History

Our story begins with farmers. An excess of milk. Two five gallon pots to make simple soft cheese on a stove top. It begins with Benjamin Meier who came to the Temple-Wilton Community Farm to milk cows and started experimenting. 

In the Summer of 2011, the TWCF had 50% more milk than they could sell. A vat was attached to a tractor to spread the overflow on the fields and feed it to the chickens. While milking with dairy farmer Lincoln Geiger, Benjamin began taking some of the milk home, making simple cheeses, and selling them in the small farm store. A seed was planted for what we now know as the Abbot Hill Creamery.

As in all good stories, our path was a winding one. While Lincoln and the other farmers encouraged Benjamin to make cheese, life called him elsewhere. It was clear that the farm could benefit from a creamery, and thinking someone else would answer that call, Benjamin left New Hampshire, first for Wisconsin and then to work on farms in India. Half a year later from half a world away, he often thought of that small farm. And when he contacted the TWCF, farmer Andrew Kennedy encouraged him to return. They had transformed an old apprentice apartment into a cheese room and were looking for a cheesemaker. 

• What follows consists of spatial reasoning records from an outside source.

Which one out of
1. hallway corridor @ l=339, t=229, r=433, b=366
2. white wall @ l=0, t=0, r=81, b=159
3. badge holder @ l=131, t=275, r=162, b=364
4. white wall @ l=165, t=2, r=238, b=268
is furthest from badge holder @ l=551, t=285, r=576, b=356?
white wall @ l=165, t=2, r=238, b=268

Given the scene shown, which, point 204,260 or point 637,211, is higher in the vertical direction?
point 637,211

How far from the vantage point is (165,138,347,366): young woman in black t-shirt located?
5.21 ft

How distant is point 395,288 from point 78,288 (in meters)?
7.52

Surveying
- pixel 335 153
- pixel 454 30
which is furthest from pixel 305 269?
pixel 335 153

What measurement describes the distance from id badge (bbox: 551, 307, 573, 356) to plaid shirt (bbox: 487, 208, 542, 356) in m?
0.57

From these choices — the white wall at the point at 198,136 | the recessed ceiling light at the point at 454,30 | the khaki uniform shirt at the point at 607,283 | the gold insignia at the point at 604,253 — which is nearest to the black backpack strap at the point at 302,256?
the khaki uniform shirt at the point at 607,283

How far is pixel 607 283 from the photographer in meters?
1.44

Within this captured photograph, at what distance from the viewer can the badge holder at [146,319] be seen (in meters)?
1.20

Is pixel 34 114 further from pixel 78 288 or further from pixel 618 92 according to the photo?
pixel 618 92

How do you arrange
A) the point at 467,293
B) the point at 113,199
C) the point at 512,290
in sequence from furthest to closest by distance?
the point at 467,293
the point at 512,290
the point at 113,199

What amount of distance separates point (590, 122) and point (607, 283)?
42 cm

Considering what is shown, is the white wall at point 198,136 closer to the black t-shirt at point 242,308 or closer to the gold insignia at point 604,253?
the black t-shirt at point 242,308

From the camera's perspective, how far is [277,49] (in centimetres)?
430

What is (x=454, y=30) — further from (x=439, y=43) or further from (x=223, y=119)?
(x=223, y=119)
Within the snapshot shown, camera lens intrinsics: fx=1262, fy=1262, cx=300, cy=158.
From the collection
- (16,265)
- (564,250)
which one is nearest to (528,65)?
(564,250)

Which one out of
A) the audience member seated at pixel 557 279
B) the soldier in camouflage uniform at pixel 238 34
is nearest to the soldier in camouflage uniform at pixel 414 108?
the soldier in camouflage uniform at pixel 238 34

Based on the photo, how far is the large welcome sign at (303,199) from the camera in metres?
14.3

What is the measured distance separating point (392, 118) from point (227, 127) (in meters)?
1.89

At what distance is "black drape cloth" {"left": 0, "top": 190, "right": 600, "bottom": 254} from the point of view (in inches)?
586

So it was that in January of 2013 Benjamin Meier came back to the Temple Wilton Community Farm and established the creamery. He still made cheese in two pots at first, and yogurt in a 40 gallon pasteurizer. Later that year, a 50 gallon cheese vat was installed. He began to make more hard cheeses, mostly Alpine and Gouda, which were aged initially in a refrigerator. When the refrigerator became too full, the cheeses were moved to an empty room, unheated in the winter. Here they were waxed and aged as things began to grow.   

The creamery expanded. Andrew built an 150 square foot walk-in cooler to be used as a cheese cave to age the cheese. Our products became available at Nature’s Green Grocer in Peterborough and at the Bedford Farmers’ Market. By the next year, we were attending five farmers’ markets. A second, larger, cheese vat was purchased. While adding more variety to the types of cheeses we produce, we also began to make cheese for other small local farms. In 2015 we began to sell our products with the name we use today, Abbot Hill Creamery. 

The creamery continues to flourish, and provides financial support for the Temple-Wilton Community Farm. Benjamin has trained and worked with over ten apprentices, and continues to share the art of cheesemaking with the wonderful people who come to work and learn. Each has brought something special to the creamery. We are grateful for all who have been part of our journey, and look forward to the future.